A young man journeys across giant creature-infested territory to reunite with his former girlfriend. Derivative but fun post-apocalyptic survival flick with a little heart. It borrows from everything from A Boy and his Dog to Mad Max 2 via Tremors, but still works. Michael Rooker offers serio-comic grizzle in support.
Five people arrive at an island resort where they are each promised their fantasy can come true. Horror-tinged revisiting of the 70s TV show, that plays initially like an Amicus/EC anthology. It doesn’t all work, but there’s plenty going on, and the cast of game character actors is a smart approach.

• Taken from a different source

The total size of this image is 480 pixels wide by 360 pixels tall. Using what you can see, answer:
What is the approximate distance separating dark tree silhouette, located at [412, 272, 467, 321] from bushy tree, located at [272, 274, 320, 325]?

An adopted boy finds out that he is an alien when his superpowers are triggered by puberty. Its neat inversion of the Superman origin story notwithstanding, Brightburn doesn’t quite know what to do with its premise, or with the horror route it takes. Nevertheless, an interesting minor film, with an eye for small-town detail.
Employees of a mysterious company are compelled to murder each other. Would-be black comedy better at delivering gloopy kills than in having much to say. Neither funny or subversive enough; it gets tiresome before 90 minutes are up.
Peter Quill meets his father. Somewhat underpowered sequel, relying on soap operatics and the banter between crewmates plus audience goodwill to mask a weak narrative. Some fun while it’s on, but this is no great shakes; a disappointment, really.